--- start Document section ---

Generations of Peacebuilding: A Call to Giving for the Future

Rachel Nagin is a second generation WILPF member who currently serves on the national communications committee. 

We are delighted to announce our new WILPF-US United Nations Representative, Rachel Nagin. Rachel will work with our current UN Representative, Abigail Ruane, for a smooth transition during the month of December. There is an opening for one more UN Representative and two openings for Youth UN Representatives. If you are interested or know of any interested candidates, please consider completing the nominating form on our website.

For nearly 100 years, you and our foremothers in the Women’s International League for Peace and Freedom have created and nurtured a worldwide social movement for just and sustainable peace, working locally and globally to strengthen civil society and prevent war. Thank you for your work, and your contributions over the last year. We ask you to renew your generosity so that this work can continue into the future.

--- end Document section ---
--- start Listed records ---

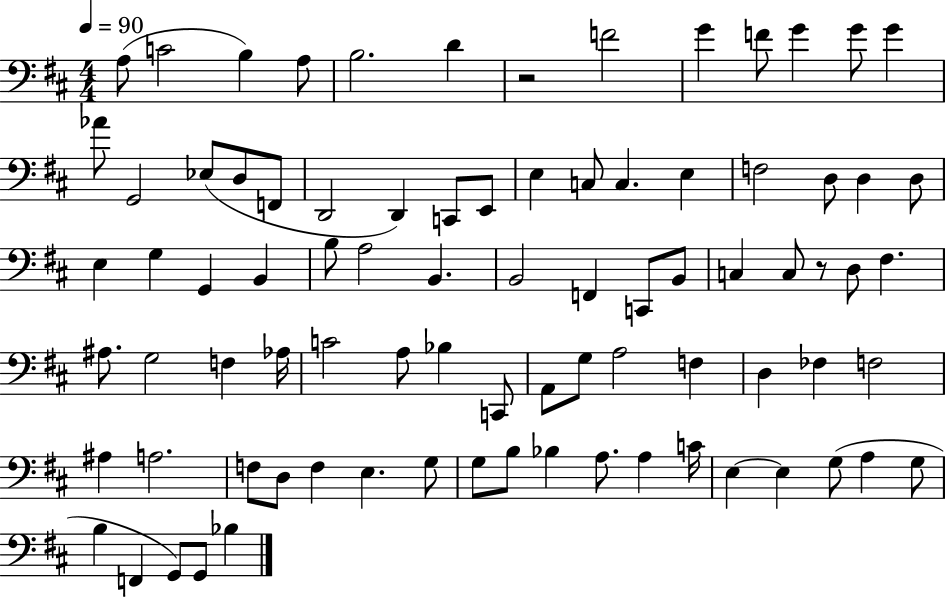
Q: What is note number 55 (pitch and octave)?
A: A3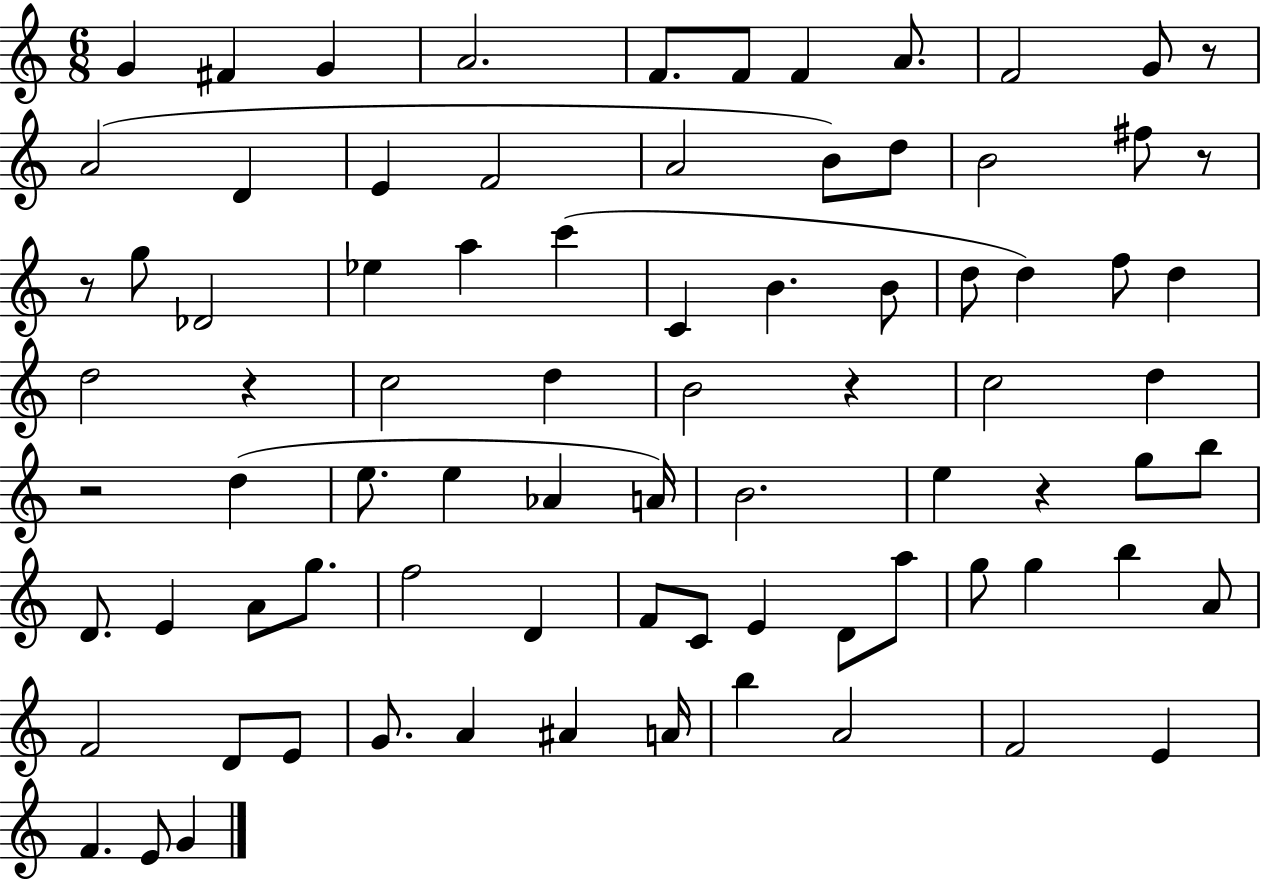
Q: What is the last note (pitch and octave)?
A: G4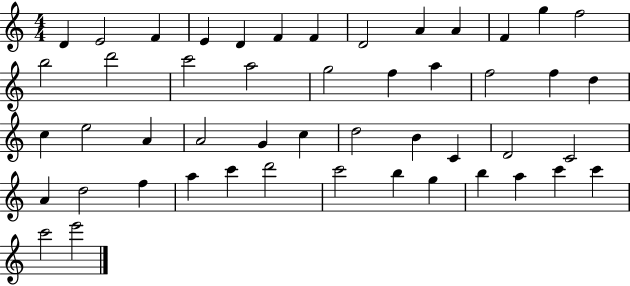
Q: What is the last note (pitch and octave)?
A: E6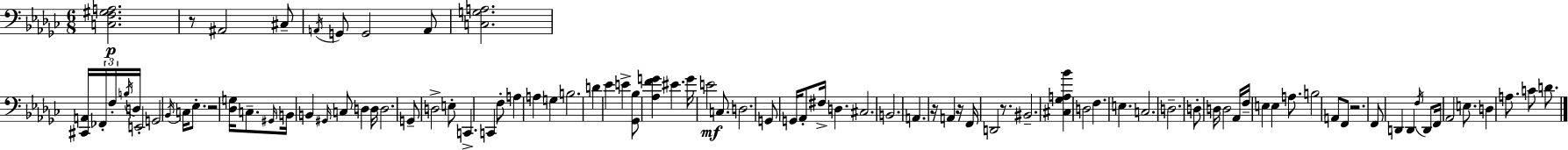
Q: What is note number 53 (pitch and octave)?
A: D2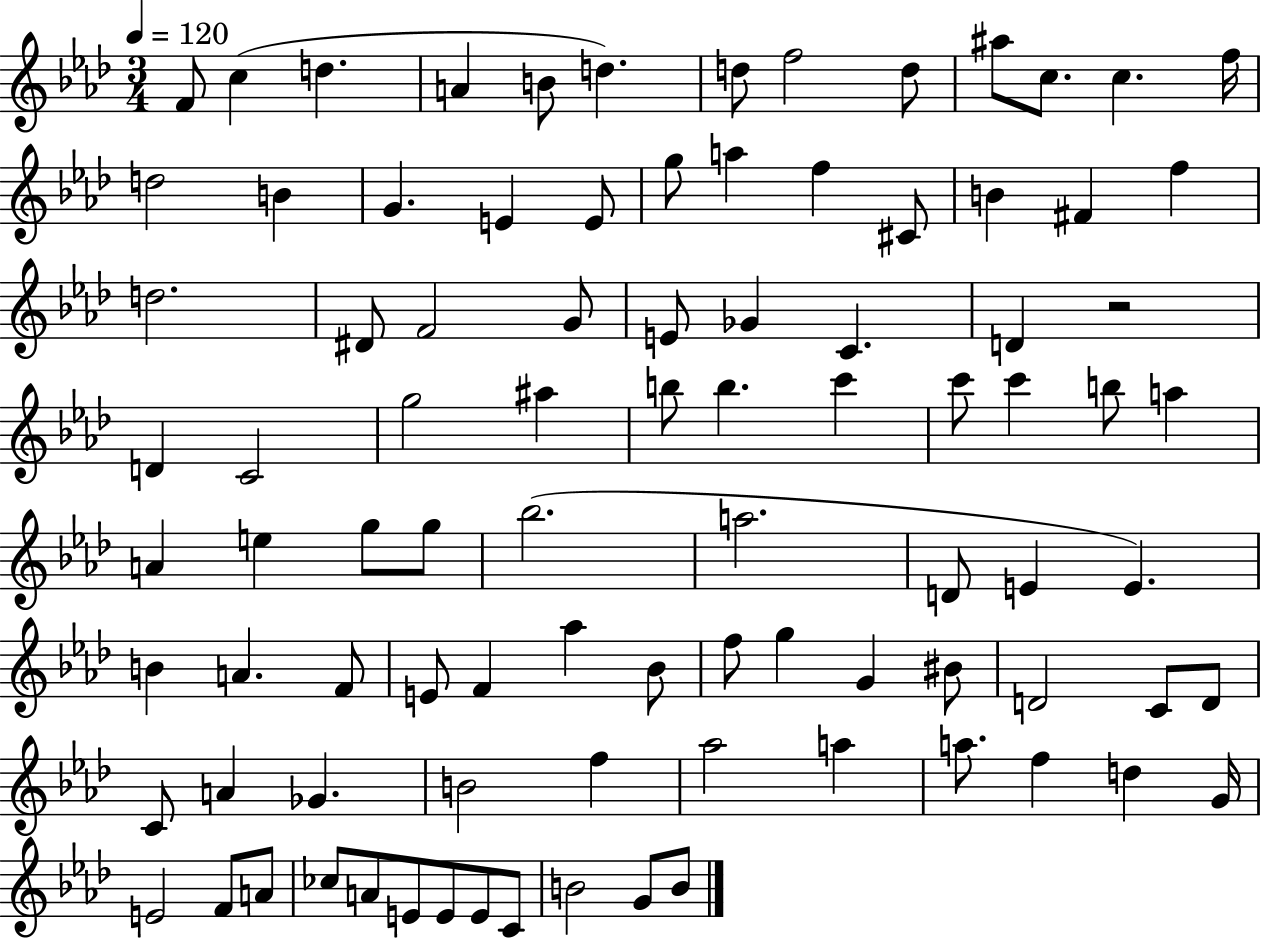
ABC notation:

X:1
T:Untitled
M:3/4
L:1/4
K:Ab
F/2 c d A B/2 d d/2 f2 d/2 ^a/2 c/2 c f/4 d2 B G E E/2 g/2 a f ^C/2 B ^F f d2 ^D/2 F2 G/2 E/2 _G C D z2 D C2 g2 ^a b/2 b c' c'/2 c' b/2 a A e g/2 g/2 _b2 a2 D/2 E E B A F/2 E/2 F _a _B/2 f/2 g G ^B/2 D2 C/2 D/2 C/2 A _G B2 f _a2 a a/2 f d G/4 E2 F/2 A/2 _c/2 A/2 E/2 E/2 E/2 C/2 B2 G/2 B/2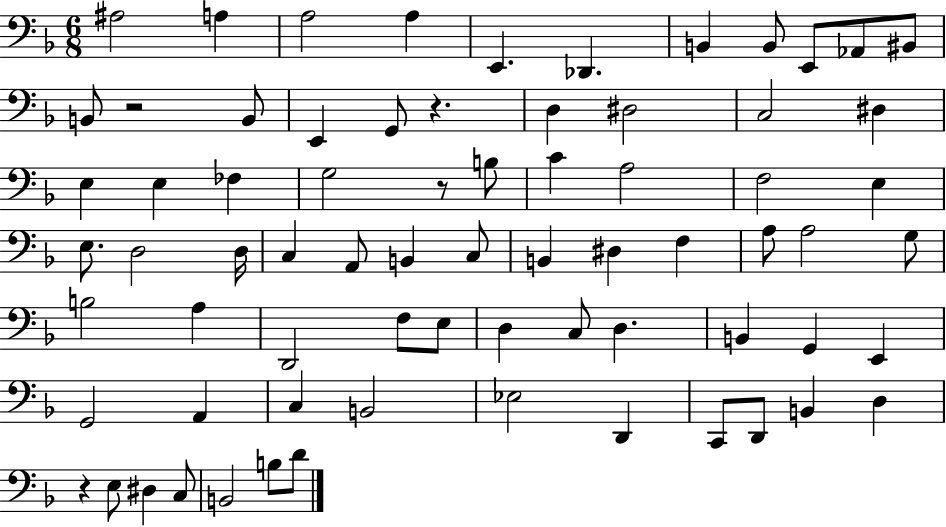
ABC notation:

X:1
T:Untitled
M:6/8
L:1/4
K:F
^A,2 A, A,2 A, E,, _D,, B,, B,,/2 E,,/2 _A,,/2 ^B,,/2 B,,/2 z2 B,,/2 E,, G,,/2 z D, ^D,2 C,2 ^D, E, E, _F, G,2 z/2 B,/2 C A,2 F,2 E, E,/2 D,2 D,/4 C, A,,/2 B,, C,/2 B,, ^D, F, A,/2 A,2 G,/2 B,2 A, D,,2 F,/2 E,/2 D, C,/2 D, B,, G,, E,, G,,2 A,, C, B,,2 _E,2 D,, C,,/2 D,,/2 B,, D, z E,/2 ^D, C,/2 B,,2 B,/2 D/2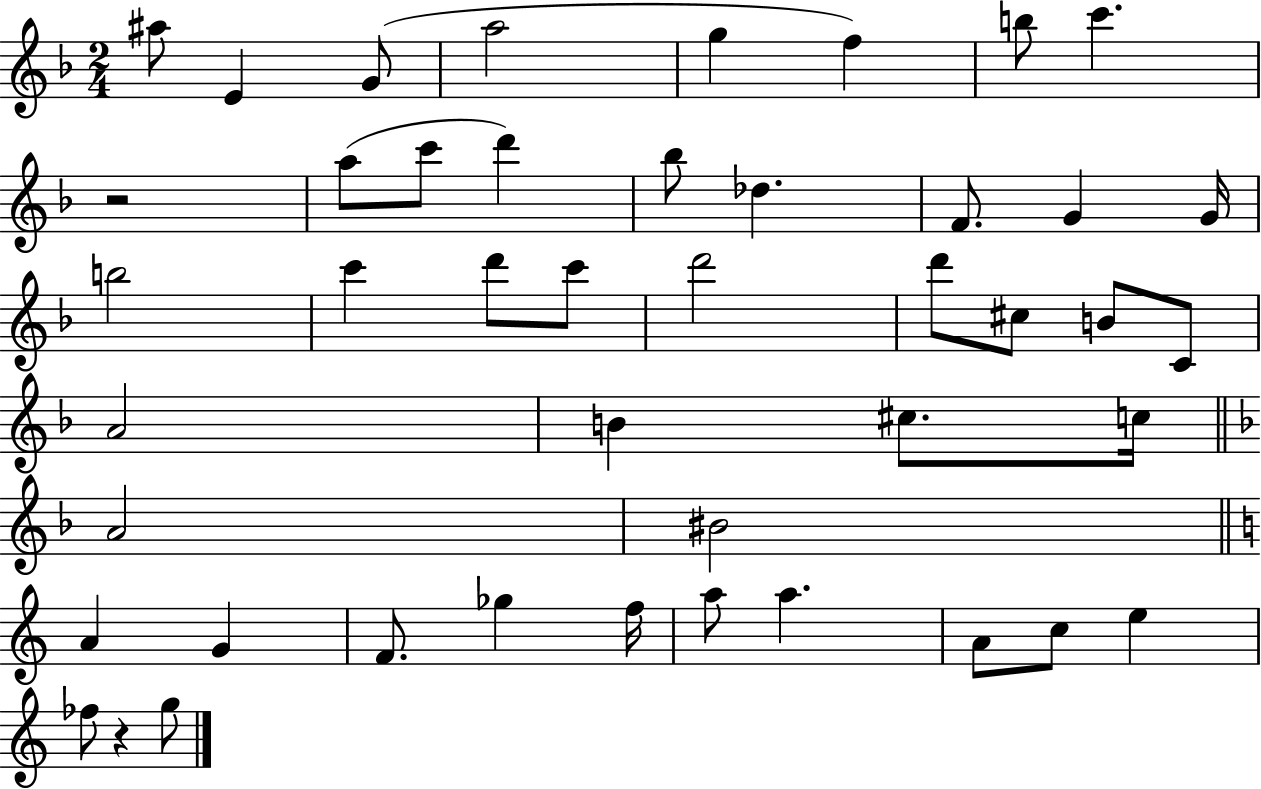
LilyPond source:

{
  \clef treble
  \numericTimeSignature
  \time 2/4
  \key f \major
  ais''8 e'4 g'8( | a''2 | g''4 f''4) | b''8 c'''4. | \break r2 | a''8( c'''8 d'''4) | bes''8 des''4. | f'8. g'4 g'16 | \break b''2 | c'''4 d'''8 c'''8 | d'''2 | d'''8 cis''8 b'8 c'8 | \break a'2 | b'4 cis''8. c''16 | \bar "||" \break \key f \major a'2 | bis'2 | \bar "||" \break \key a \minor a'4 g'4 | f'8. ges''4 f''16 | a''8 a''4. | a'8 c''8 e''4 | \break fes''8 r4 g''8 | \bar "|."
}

--- end Listed records ---

• Directive: From the announcement about WILPF peacebuilding, echo the passage starting at "We are delighted" and ending at "into the future.", keeping every word the same. The items were taken from a separate source.

• Response to the task:
We are delighted to announce our new WILPF-US United Nations Representative, Rachel Nagin. Rachel will work with our current UN Representative, Abigail Ruane, for a smooth transition during the month of December. There is an opening for one more UN Representative and two openings for Youth UN Representatives. If you are interested or know of any interested candidates, please consider completing the nominating form on our website.

For nearly 100 years, you and our foremothers in the Women’s International League for Peace and Freedom have created and nurtured a worldwide social movement for just and sustainable peace, working locally and globally to strengthen civil society and prevent war. Thank you for your work, and your contributions over the last year. We ask you to renew your generosity so that this work can continue into the future.